Moreover, while eBay asserts that its system is not "trusted,"
we agree with the district court's statement in its post-trial order that there was substantial evidence from which the jury could find that eBay's system was trusted, given the evidence in the record that the system provided "escrow services, conflict resolution services, insurance, payment intermediaries, authentication services, feedback forum, and the policing of the system."

On appeal, the defendants [eBay et al.] argue that a reasonable jury would necessarily have found the asserted claims to be invalid because they are anticipated or rendered obvious by a prior art reference, U.S.
Patent No. 5,664,111 ("the '111 patent"). The '111 patent pertains to a system for art dealers to sell artwork by using a network of computers. The system enables users to store and retrieve images and data pertaining to the artwork and to purchase artwork corresponding to the images.

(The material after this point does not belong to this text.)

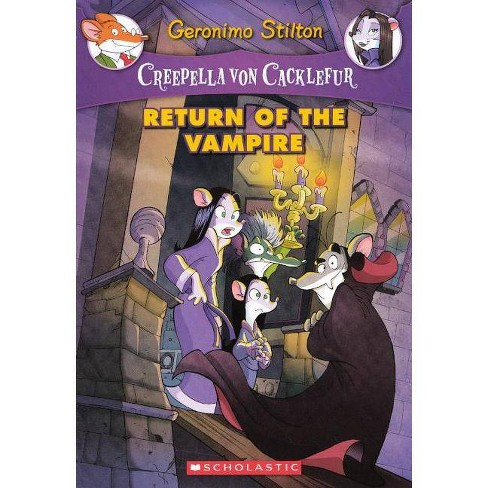 Return of the Vampire - (Geronimo Stilton: Creepella Von Cacklefur) by  Geronimo Stilton (Hardcover) - image 1 of 1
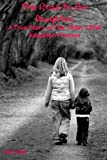 The Road to Our Daughter:  A True Story of the Older Child Adoption Process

The evidence thus provided a sufficient basis for the jury to conclude that the '111 patent did not anticipate the asserted claims of the '265 patent.

We also reject the defendants' argument that the '111 patent renders
the asserted claims of the '265 patent obvious.

Of inducement, the CAFC said:

According to 35 U.S.C. § 271(b), "whoever actively induces
infringement of a patent shall be liable as an infringer. [**22] " We have construed that statute to require proof of intent, although there is a "lack of clarity concerning whether the required intent must be merely to induce the specific acts [of infringement] or additionally to cause an infringement." Insituform Techs., Inc. v. CAT Contracting, Inc., 385 F.3d 1360, 1378 (Fed. Cir. 2004), citing Manville Sales Corp. v. Paramount Sys., Inc., 917 F.2d 544, 553 (Fed. Cir. 1990), and Hewlett-Packard Co. v. Bausch & Lomb, Inc., 909 F.2d 1464, 1469 (Fed. Cir. 1990). Nevertheless, a patentee must be able to demonstrate at least
that the alleged inducer had knowledge of the infringing acts in order
to demonstrate either level of intent.